Leveraging the Benefits of Biologic Medicines
- By Patrick M. Schmidt
PATIENTS DIAGNOSED with some of the most perplexing diseases — autoimmune disorders, cancer, immunodeficiencies — have few treatment options that work as well as biologics, the genetically engineered medications made from living organisms and their products, such as human and animal proteins. Typically injected or administered intravenously, biologics are by far some of the most expensive medications, costing patients upwards of $45,000 a year. According to World Biological Drugs Market 2013-2023, published in May 2013, the world biological drugs market is estimated to top $178 billion in 2017.

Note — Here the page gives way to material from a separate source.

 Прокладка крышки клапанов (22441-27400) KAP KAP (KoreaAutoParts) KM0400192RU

It’s no wonder, then, why there is such a push to develop biosimilars, the cost-effective alternatives to biologics. After all, they are predicted to cost 20 percent to 30 percent less than their reference biologic products. What’s even more important, with growing worldwide demand for biologics, biosimilars promise greater availability and increased treatment options. But, their introduction is not without challenges. In our cover feature “Future Biosimilars: Pros and Cons,” we delve into key issues surrounding the U.S. Food and Drug Administration (FDA) policymaking decisions that are at the heart of the biosimilars debate. As FDA publishes its rules regarding biosimilars, at stake is their efficacy and safety that will be determined by the stringency of testing and dispensing requirements.

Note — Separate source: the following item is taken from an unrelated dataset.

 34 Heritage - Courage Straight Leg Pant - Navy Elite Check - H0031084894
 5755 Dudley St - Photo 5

Also in this issue, we highlight a few disease states that are treated with specialty plasma products. The first, primary immunodeficiency disease (PI), comprises at least 176 hereditary disorders. According to the Immune Deficiency Foundation, some 50,000 individuals in the U.S. have been diagnosed with a PI. In our Patient and Physician Focus columns, we profile Brandon Dillon who was diagnosed in 2010 with the most common form of PI, common variable immunodeficiency. Brandon discusses how he was ultimately diagnosed and how, with immune globulin therapy (a human plasma protein biologic) and great determination, he has gone from suffering recurrent illnesses to running marathons. On the flip side of Brandon’s story, Dr. Terry Harville, immunologist and leading expert in the treatment of PI, discusses why he chose this specialty and how biologic therapies have evolved over the years to allow PI patients to lead relatively normal and active lives.
PIs typically are diagnosed when individuals are age 40 and under; however, it isn’t uncommon for older adults to also be diagnosed with PIs, as well as secondary immunodeficiencies, many of which are also treated with biologics. In “Immunodeficiency in Older Adults,” Dr. E Richard Stiehm, immunologist and professor of pediatrics, outlines case studies of the diagnosis of immunodeficiencies in seven older adults and how, in many of them, biologic therapies resulted in a positive prognosis.
Lastly, our article “BabyBIG: Definitive Early Immunotherapy for Infant Botulism,” describes the 15-year effort to develop a hyperimmune globulin that spares infants long hospital stays and lengthy recovery periods complicated by serious adverse events. Discovered in 1976 as an entirely new disease pathway, infant botulism was found to infect infants lacking the adult bacterial flora to fight the disease, after they swallowed a few spores of Clostridium botulinum. Today, a single infusion of BabyBIG given to infants with laboratory-confirmed infant botulism neutralizes the neurotoxin.
As always, we hope you enjoy this issue of BioSupply Trends Quarterly and find it both relevant and helpful to your practice.